Cyclists can check out areas of Gahanna they normally don't see during a "Pedal and Smile" bike-ride series.

The first ride in the series starts at 1 p.m. April 23, departing from the parking lot at Premier Periodontics, 1329 Cherry Way Drive.

The event is sponsored by Premier Periodontics and the Gahanna Bicycle & Trail Advisory Committee. Coordinator Tricia Kovacs said the rides will take place the fourth Sunday of every month through October at the same place and time.

The ride is free of charge, with Dr. Rupa Hamal of Premier providing snacks. Free helmets are available to children while supplies last.

Kovacs, a certified bicycle safety instructor, said the purpose of the series is to have fun, promote good health and explore local neighborhoods and history.

The first ride will show cyclists a safe way to travel to New Albany, north of Morse Road, and how to get to New Albany bike trails.

During the series, she said, riders will explore some of the hidden places in Gahanna that are easy to access by bicycle, especially along Big Walnut Creek.

On July 23, cyclists can participate in a Gahanna History Tour as they visit some historical sites and learn about the city's founders.

Cyclist Mary Hiland said she and her friend, Dan Stanton, rode her tandem bike on last year's history tour.

"It was a small group, only about a dozen riders, but that made it easy to keep together and meet other cyclists as we rode from point to point," she said. "We stopped at several points of interest that I had never known about, even though I've lived in Gahanna since 1971."

Hiland said the ride was about 10 miles long, with many stops, so it was perfect for beginner group riders.

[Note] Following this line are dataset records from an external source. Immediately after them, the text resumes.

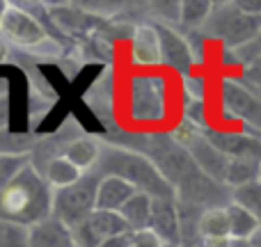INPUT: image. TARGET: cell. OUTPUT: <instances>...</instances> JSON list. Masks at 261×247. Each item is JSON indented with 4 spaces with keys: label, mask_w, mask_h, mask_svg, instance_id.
Wrapping results in <instances>:
<instances>
[{
    "label": "cell",
    "mask_w": 261,
    "mask_h": 247,
    "mask_svg": "<svg viewBox=\"0 0 261 247\" xmlns=\"http://www.w3.org/2000/svg\"><path fill=\"white\" fill-rule=\"evenodd\" d=\"M181 247H204L202 243H181Z\"/></svg>",
    "instance_id": "cell-34"
},
{
    "label": "cell",
    "mask_w": 261,
    "mask_h": 247,
    "mask_svg": "<svg viewBox=\"0 0 261 247\" xmlns=\"http://www.w3.org/2000/svg\"><path fill=\"white\" fill-rule=\"evenodd\" d=\"M193 156V160L197 162V167L208 176V179L218 181V183L227 185V170H229V160L220 149H216L211 144V140L204 135V130L193 140V142L186 147Z\"/></svg>",
    "instance_id": "cell-10"
},
{
    "label": "cell",
    "mask_w": 261,
    "mask_h": 247,
    "mask_svg": "<svg viewBox=\"0 0 261 247\" xmlns=\"http://www.w3.org/2000/svg\"><path fill=\"white\" fill-rule=\"evenodd\" d=\"M222 108L236 119H243L248 124H254L261 128V101L245 85L236 80H222L220 85Z\"/></svg>",
    "instance_id": "cell-7"
},
{
    "label": "cell",
    "mask_w": 261,
    "mask_h": 247,
    "mask_svg": "<svg viewBox=\"0 0 261 247\" xmlns=\"http://www.w3.org/2000/svg\"><path fill=\"white\" fill-rule=\"evenodd\" d=\"M149 231H153V234H156L163 243L181 245L179 199H153Z\"/></svg>",
    "instance_id": "cell-12"
},
{
    "label": "cell",
    "mask_w": 261,
    "mask_h": 247,
    "mask_svg": "<svg viewBox=\"0 0 261 247\" xmlns=\"http://www.w3.org/2000/svg\"><path fill=\"white\" fill-rule=\"evenodd\" d=\"M261 176V160L252 158H231L227 170V188L236 190L241 185H248L252 181H259Z\"/></svg>",
    "instance_id": "cell-20"
},
{
    "label": "cell",
    "mask_w": 261,
    "mask_h": 247,
    "mask_svg": "<svg viewBox=\"0 0 261 247\" xmlns=\"http://www.w3.org/2000/svg\"><path fill=\"white\" fill-rule=\"evenodd\" d=\"M208 37L222 41L227 50H241L250 46L261 32V16L243 12L236 3H216L211 18L202 28Z\"/></svg>",
    "instance_id": "cell-3"
},
{
    "label": "cell",
    "mask_w": 261,
    "mask_h": 247,
    "mask_svg": "<svg viewBox=\"0 0 261 247\" xmlns=\"http://www.w3.org/2000/svg\"><path fill=\"white\" fill-rule=\"evenodd\" d=\"M259 181H261V176H259Z\"/></svg>",
    "instance_id": "cell-36"
},
{
    "label": "cell",
    "mask_w": 261,
    "mask_h": 247,
    "mask_svg": "<svg viewBox=\"0 0 261 247\" xmlns=\"http://www.w3.org/2000/svg\"><path fill=\"white\" fill-rule=\"evenodd\" d=\"M213 9H216V3L211 0H184L181 3V25L188 30L204 28L211 18Z\"/></svg>",
    "instance_id": "cell-22"
},
{
    "label": "cell",
    "mask_w": 261,
    "mask_h": 247,
    "mask_svg": "<svg viewBox=\"0 0 261 247\" xmlns=\"http://www.w3.org/2000/svg\"><path fill=\"white\" fill-rule=\"evenodd\" d=\"M96 174L117 176L133 185L138 193H147L153 199H176V190L158 172V167L138 149L101 144V156L96 165Z\"/></svg>",
    "instance_id": "cell-2"
},
{
    "label": "cell",
    "mask_w": 261,
    "mask_h": 247,
    "mask_svg": "<svg viewBox=\"0 0 261 247\" xmlns=\"http://www.w3.org/2000/svg\"><path fill=\"white\" fill-rule=\"evenodd\" d=\"M0 32H3L9 41H14V44H18V46H37V44H41L46 37L39 21L32 18V14L23 12L21 7H14V5L7 7V14H5V18H3V30Z\"/></svg>",
    "instance_id": "cell-9"
},
{
    "label": "cell",
    "mask_w": 261,
    "mask_h": 247,
    "mask_svg": "<svg viewBox=\"0 0 261 247\" xmlns=\"http://www.w3.org/2000/svg\"><path fill=\"white\" fill-rule=\"evenodd\" d=\"M163 247H181V245H176V243H163Z\"/></svg>",
    "instance_id": "cell-35"
},
{
    "label": "cell",
    "mask_w": 261,
    "mask_h": 247,
    "mask_svg": "<svg viewBox=\"0 0 261 247\" xmlns=\"http://www.w3.org/2000/svg\"><path fill=\"white\" fill-rule=\"evenodd\" d=\"M128 225L115 211H99L96 208L83 225L73 227V238L78 247H101V243L113 236L128 234Z\"/></svg>",
    "instance_id": "cell-6"
},
{
    "label": "cell",
    "mask_w": 261,
    "mask_h": 247,
    "mask_svg": "<svg viewBox=\"0 0 261 247\" xmlns=\"http://www.w3.org/2000/svg\"><path fill=\"white\" fill-rule=\"evenodd\" d=\"M130 245H133V231L113 236V238H108V240H103V243H101V247H130Z\"/></svg>",
    "instance_id": "cell-29"
},
{
    "label": "cell",
    "mask_w": 261,
    "mask_h": 247,
    "mask_svg": "<svg viewBox=\"0 0 261 247\" xmlns=\"http://www.w3.org/2000/svg\"><path fill=\"white\" fill-rule=\"evenodd\" d=\"M55 190L48 185L35 162L23 167L7 188L0 190V217L23 227H35L37 222L53 215Z\"/></svg>",
    "instance_id": "cell-1"
},
{
    "label": "cell",
    "mask_w": 261,
    "mask_h": 247,
    "mask_svg": "<svg viewBox=\"0 0 261 247\" xmlns=\"http://www.w3.org/2000/svg\"><path fill=\"white\" fill-rule=\"evenodd\" d=\"M130 113L140 122H156L165 113V85L153 76H138L130 87Z\"/></svg>",
    "instance_id": "cell-5"
},
{
    "label": "cell",
    "mask_w": 261,
    "mask_h": 247,
    "mask_svg": "<svg viewBox=\"0 0 261 247\" xmlns=\"http://www.w3.org/2000/svg\"><path fill=\"white\" fill-rule=\"evenodd\" d=\"M250 247H261V229L250 238Z\"/></svg>",
    "instance_id": "cell-32"
},
{
    "label": "cell",
    "mask_w": 261,
    "mask_h": 247,
    "mask_svg": "<svg viewBox=\"0 0 261 247\" xmlns=\"http://www.w3.org/2000/svg\"><path fill=\"white\" fill-rule=\"evenodd\" d=\"M62 156L67 158L69 162H73L83 174H87V172H94L96 165H99L101 144L94 142V140H90V138L73 140V142H69L67 147L62 149Z\"/></svg>",
    "instance_id": "cell-17"
},
{
    "label": "cell",
    "mask_w": 261,
    "mask_h": 247,
    "mask_svg": "<svg viewBox=\"0 0 261 247\" xmlns=\"http://www.w3.org/2000/svg\"><path fill=\"white\" fill-rule=\"evenodd\" d=\"M30 156L28 153H7L0 151V190L7 188L14 181V176L23 170V167L30 165Z\"/></svg>",
    "instance_id": "cell-24"
},
{
    "label": "cell",
    "mask_w": 261,
    "mask_h": 247,
    "mask_svg": "<svg viewBox=\"0 0 261 247\" xmlns=\"http://www.w3.org/2000/svg\"><path fill=\"white\" fill-rule=\"evenodd\" d=\"M151 208H153L151 195L135 193L133 197L124 204L119 215L124 217V222L128 225L130 231H144V229H149V222H151Z\"/></svg>",
    "instance_id": "cell-18"
},
{
    "label": "cell",
    "mask_w": 261,
    "mask_h": 247,
    "mask_svg": "<svg viewBox=\"0 0 261 247\" xmlns=\"http://www.w3.org/2000/svg\"><path fill=\"white\" fill-rule=\"evenodd\" d=\"M39 172L44 174V179L48 181V185L53 190L69 188V185H73L83 176V172L78 170L73 162H69L62 153H60V156H55V158H50L44 167H39Z\"/></svg>",
    "instance_id": "cell-19"
},
{
    "label": "cell",
    "mask_w": 261,
    "mask_h": 247,
    "mask_svg": "<svg viewBox=\"0 0 261 247\" xmlns=\"http://www.w3.org/2000/svg\"><path fill=\"white\" fill-rule=\"evenodd\" d=\"M243 78H245V83H250V85L261 90V58L243 64Z\"/></svg>",
    "instance_id": "cell-27"
},
{
    "label": "cell",
    "mask_w": 261,
    "mask_h": 247,
    "mask_svg": "<svg viewBox=\"0 0 261 247\" xmlns=\"http://www.w3.org/2000/svg\"><path fill=\"white\" fill-rule=\"evenodd\" d=\"M0 247H30V229L0 217Z\"/></svg>",
    "instance_id": "cell-25"
},
{
    "label": "cell",
    "mask_w": 261,
    "mask_h": 247,
    "mask_svg": "<svg viewBox=\"0 0 261 247\" xmlns=\"http://www.w3.org/2000/svg\"><path fill=\"white\" fill-rule=\"evenodd\" d=\"M103 176L96 172H87L73 185L55 190L53 197V215L62 220L67 227H78L96 211V197Z\"/></svg>",
    "instance_id": "cell-4"
},
{
    "label": "cell",
    "mask_w": 261,
    "mask_h": 247,
    "mask_svg": "<svg viewBox=\"0 0 261 247\" xmlns=\"http://www.w3.org/2000/svg\"><path fill=\"white\" fill-rule=\"evenodd\" d=\"M130 60L138 67H156L161 64V41H158L156 28L140 25L130 41Z\"/></svg>",
    "instance_id": "cell-14"
},
{
    "label": "cell",
    "mask_w": 261,
    "mask_h": 247,
    "mask_svg": "<svg viewBox=\"0 0 261 247\" xmlns=\"http://www.w3.org/2000/svg\"><path fill=\"white\" fill-rule=\"evenodd\" d=\"M130 247H163V240L153 231H133V245Z\"/></svg>",
    "instance_id": "cell-26"
},
{
    "label": "cell",
    "mask_w": 261,
    "mask_h": 247,
    "mask_svg": "<svg viewBox=\"0 0 261 247\" xmlns=\"http://www.w3.org/2000/svg\"><path fill=\"white\" fill-rule=\"evenodd\" d=\"M243 12L252 14V16H261V0H234Z\"/></svg>",
    "instance_id": "cell-30"
},
{
    "label": "cell",
    "mask_w": 261,
    "mask_h": 247,
    "mask_svg": "<svg viewBox=\"0 0 261 247\" xmlns=\"http://www.w3.org/2000/svg\"><path fill=\"white\" fill-rule=\"evenodd\" d=\"M211 144L220 149L227 158H252L261 160V138L248 133H231V130H204Z\"/></svg>",
    "instance_id": "cell-11"
},
{
    "label": "cell",
    "mask_w": 261,
    "mask_h": 247,
    "mask_svg": "<svg viewBox=\"0 0 261 247\" xmlns=\"http://www.w3.org/2000/svg\"><path fill=\"white\" fill-rule=\"evenodd\" d=\"M236 58H239V62H243V64H248V62H252V60L261 58V32H259V37L250 46L236 50Z\"/></svg>",
    "instance_id": "cell-28"
},
{
    "label": "cell",
    "mask_w": 261,
    "mask_h": 247,
    "mask_svg": "<svg viewBox=\"0 0 261 247\" xmlns=\"http://www.w3.org/2000/svg\"><path fill=\"white\" fill-rule=\"evenodd\" d=\"M227 213H229V231H231V238H239V240H250L254 234L261 229L259 220L252 215L250 211H245L243 206L239 204H227Z\"/></svg>",
    "instance_id": "cell-21"
},
{
    "label": "cell",
    "mask_w": 261,
    "mask_h": 247,
    "mask_svg": "<svg viewBox=\"0 0 261 247\" xmlns=\"http://www.w3.org/2000/svg\"><path fill=\"white\" fill-rule=\"evenodd\" d=\"M7 7H9V5L0 0V30H3V18H5V14H7Z\"/></svg>",
    "instance_id": "cell-33"
},
{
    "label": "cell",
    "mask_w": 261,
    "mask_h": 247,
    "mask_svg": "<svg viewBox=\"0 0 261 247\" xmlns=\"http://www.w3.org/2000/svg\"><path fill=\"white\" fill-rule=\"evenodd\" d=\"M231 202L250 211L261 225V181H252L248 185L231 190Z\"/></svg>",
    "instance_id": "cell-23"
},
{
    "label": "cell",
    "mask_w": 261,
    "mask_h": 247,
    "mask_svg": "<svg viewBox=\"0 0 261 247\" xmlns=\"http://www.w3.org/2000/svg\"><path fill=\"white\" fill-rule=\"evenodd\" d=\"M30 247H78L73 229L55 215L30 227Z\"/></svg>",
    "instance_id": "cell-13"
},
{
    "label": "cell",
    "mask_w": 261,
    "mask_h": 247,
    "mask_svg": "<svg viewBox=\"0 0 261 247\" xmlns=\"http://www.w3.org/2000/svg\"><path fill=\"white\" fill-rule=\"evenodd\" d=\"M153 28H156L158 41H161L163 64L174 69V71H179V73H188L195 64V55H193L190 44L179 35V32H174L170 25H165V23H153Z\"/></svg>",
    "instance_id": "cell-8"
},
{
    "label": "cell",
    "mask_w": 261,
    "mask_h": 247,
    "mask_svg": "<svg viewBox=\"0 0 261 247\" xmlns=\"http://www.w3.org/2000/svg\"><path fill=\"white\" fill-rule=\"evenodd\" d=\"M138 190L124 179L117 176H103L99 185V197H96V208L99 211H115L119 213L124 208V204L128 202Z\"/></svg>",
    "instance_id": "cell-15"
},
{
    "label": "cell",
    "mask_w": 261,
    "mask_h": 247,
    "mask_svg": "<svg viewBox=\"0 0 261 247\" xmlns=\"http://www.w3.org/2000/svg\"><path fill=\"white\" fill-rule=\"evenodd\" d=\"M204 247H250V240L225 238V240H216V243H204Z\"/></svg>",
    "instance_id": "cell-31"
},
{
    "label": "cell",
    "mask_w": 261,
    "mask_h": 247,
    "mask_svg": "<svg viewBox=\"0 0 261 247\" xmlns=\"http://www.w3.org/2000/svg\"><path fill=\"white\" fill-rule=\"evenodd\" d=\"M197 229H199V238H202V243H216V240L231 238L227 206H216V208H206V211H202Z\"/></svg>",
    "instance_id": "cell-16"
}]
</instances>
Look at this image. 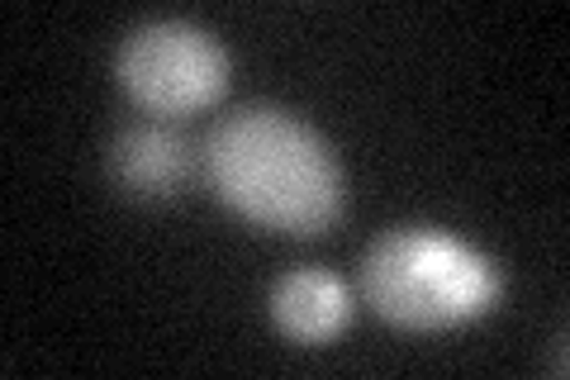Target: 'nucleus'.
Returning <instances> with one entry per match:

"At the start of the ride, Tricia reviewed some important rules of group riding and gave us an overview of the sights we'd be passing or stopping to explore, such as the historic log cabin. ... It (was) a great way to learn about our town."

Kovacs said youngsters also will learn about bicycle safety.

"I've noticed there seems to be more kids biking in Gahanna," she said. "I think that's a good sign. We'll ride on the Big Walnut Trail. We'll have a destination -- a park, store or ice cream shop."

She said all the rides would be recreational, showing riders how to get from one place to another in addition to the history ride.

"We'll show the bike trails and connectors in Gahanna," Kovacs said. "We'll try to go to different destinations on low traffic bike routes of Gahanna."

She said cyclists of all ages and abilities are welcome.

The ride distance will be about 10 miles at a comfortable pace with shortcuts and extra loops for cyclists who prefer fewer or more miles.

Children age 14 and under must be accompanied by an adult. Those age 15-17 must have a parent or guardian available to sign a permission release.

"We've been doing informal bike rides and want to make it a regular ride," Kovacs said. "We'll try monthly rides to see if we get more participants."